- The ECJ rules that the name, signature and contact details of representatives of legal entities are personal data and their disclosure constitutes processing under the GDPR.
- The GDPR (Art. 6 para. 1 lit. c and e) permits official acts of disclosure, Art. 86 GDPR permits national rules on the coordination of the right of publicity and data protection.
- Member States may inform and consult interested parties before disclosure, provided that this is practicable and does not cause disproportionate effort or restriction of access.
In Case C‑710/23 the ECJ had to rule on the question of whether information on the representatives of legal persons in the disclosure of official documents is subject to the protection of the GDPR under national freedom of information law (right of public access). Specifically, the case concerned a Access request to the Ministry of Health for information on persons who had signed contracts concluded by the Ministry for the purchase of Covid-19 tests and certificates for these tests.
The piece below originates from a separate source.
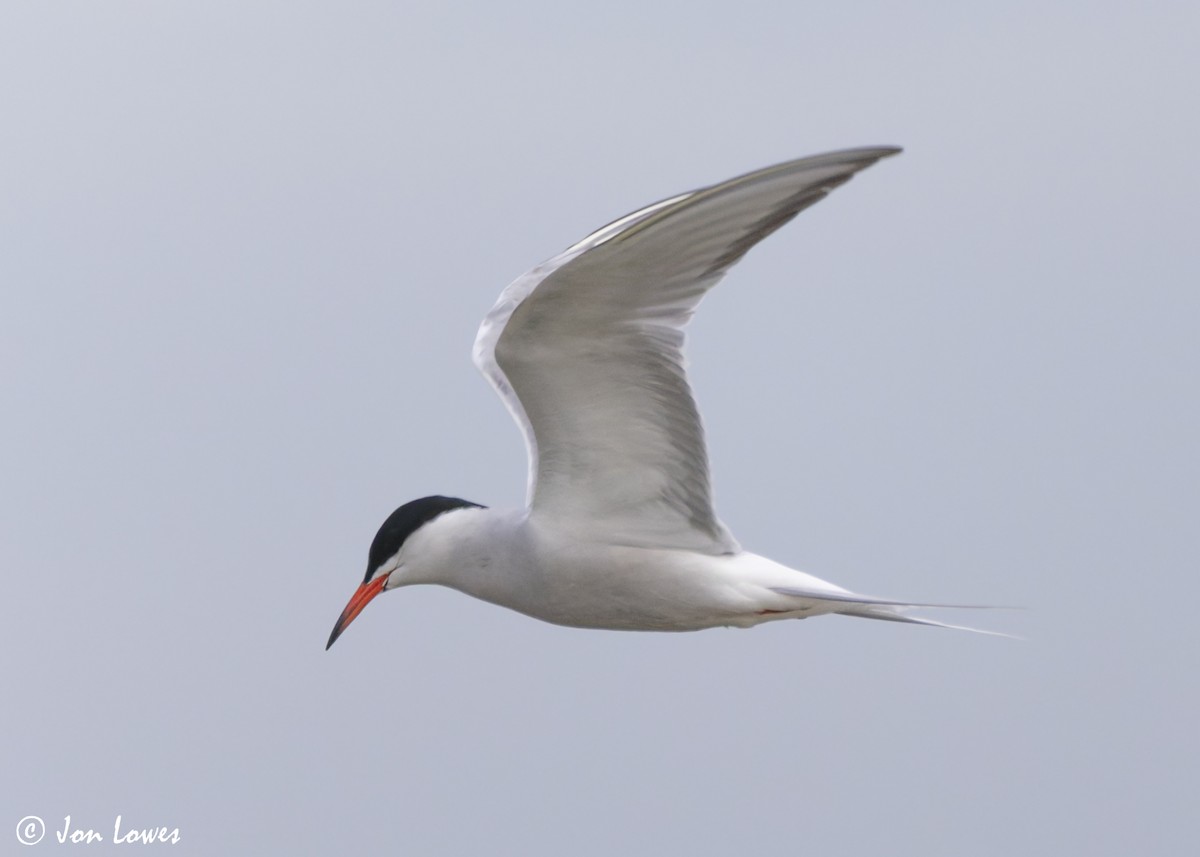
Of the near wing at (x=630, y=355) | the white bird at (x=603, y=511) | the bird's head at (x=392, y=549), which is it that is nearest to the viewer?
the near wing at (x=630, y=355)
The Ministry had redacted the details of these signatories before disclosing the contracts.
Definition of the processing of personal data
Unsurprisingly, the ECJ initially clarifies that Name, signature or contact details of a natural person are “personal data” even if they are only disclosed to document the power of representation, and the disclosure of these data as part of an information access procedure is a “processing”. The GDPR therefore applies to this disclosure:
31 In the light of the foregoing, the answer to the first question is that Article 4(1) and (2) GDPR must be interpreted as meaning that the disclosure of the first name, surname, signature and contact details of a natural person representing a legal person constitutes processing of personal data. The fact that the disclosure is made for the sole purpose of enabling the identification of the natural person authorized to act on behalf of the legal person is irrelevant in this respect.
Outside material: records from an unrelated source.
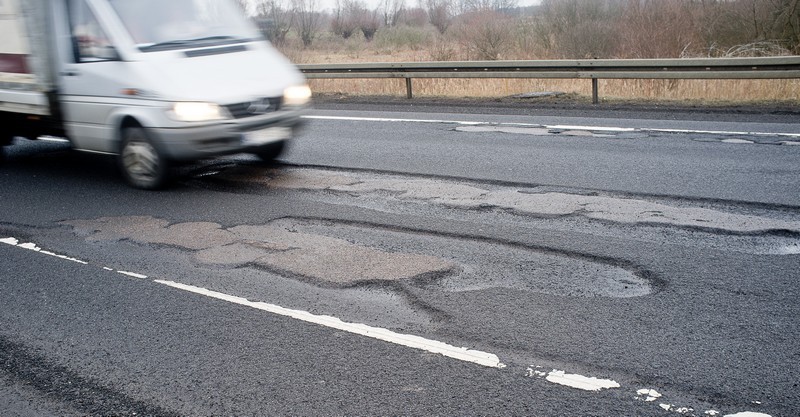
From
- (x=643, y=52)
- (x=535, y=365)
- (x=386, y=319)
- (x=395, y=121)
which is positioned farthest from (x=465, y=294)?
(x=643, y=52)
Relationship to the right of publicity
In addition, Member States may provide that data subjects must be informed and, if necessary, consulted before their data is disclosed in official documentseven beyond the GDPR (the GDPR itself would probably permit this disclosure here, on the basis of Art. 6 (1) (c) and (e)). This authorization is based on Art. 86 GDPR:
Personal data contained in official documents held by a public authority or body or by a private body for the performance of a task carried out in the public interest may be disclosed by the public authority or body in accordance with Union law or the law of the Member State to which the public authority or body is subject in order to reconcile public access to official documents with the right to the protection of personal data under this Regulation.
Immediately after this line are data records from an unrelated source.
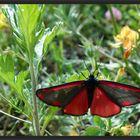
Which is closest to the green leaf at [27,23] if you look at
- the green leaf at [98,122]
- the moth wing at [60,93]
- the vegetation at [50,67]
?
the vegetation at [50,67]

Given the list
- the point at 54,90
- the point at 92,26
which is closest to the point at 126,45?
the point at 54,90

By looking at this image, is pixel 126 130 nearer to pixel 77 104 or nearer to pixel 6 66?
Answer: pixel 77 104

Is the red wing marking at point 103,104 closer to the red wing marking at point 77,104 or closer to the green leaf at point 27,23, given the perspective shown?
the red wing marking at point 77,104

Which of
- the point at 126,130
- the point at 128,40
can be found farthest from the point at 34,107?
the point at 128,40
This concerned the case law of the Czech Supreme Administrative Court, according to which authorities must notify the persons concerned and obtain their opinion before disclosing personal data as part of an information access procedure. Such regulations must not, however, make disclosure impossible.where the GDPR permits it, e.g. if consultation would not be feasible by reasonable means:
48 In the light of the foregoing, the answer to the second question is that Article 6(1)(c) and (e) of the GDPR, read in conjunction with Article 86 thereof, must be interpreted as not precluding national legislation which prohibits a controller which is a public authority from exercising the right of public access to data. c and e GDPR, read in conjunction with Article 86 thereof, must be interpreted as not precluding national case-law which requires a controller, which is a public authority required to reconcile the public’s right of access to official documents and the right to the protection of personal data, to inform and consult the natural person concerned before disclosing official documents containing such data, insofar as such an obligation is not impossible to fulfill is or a disproportionate effort and therefore does not lead to a disproportionate restriction of the public’s right of access leads to these documents.
This second part of the ruling is surprising insofar as the GDPR does not regulate the principle of public access and does not provide a right of access to official documents, but at most restricts this access to a greater or lesser extent. In this respect, national regulations that restrict or even exclude access to a greater extent for data protection reasons cannot actually violate the GDPR.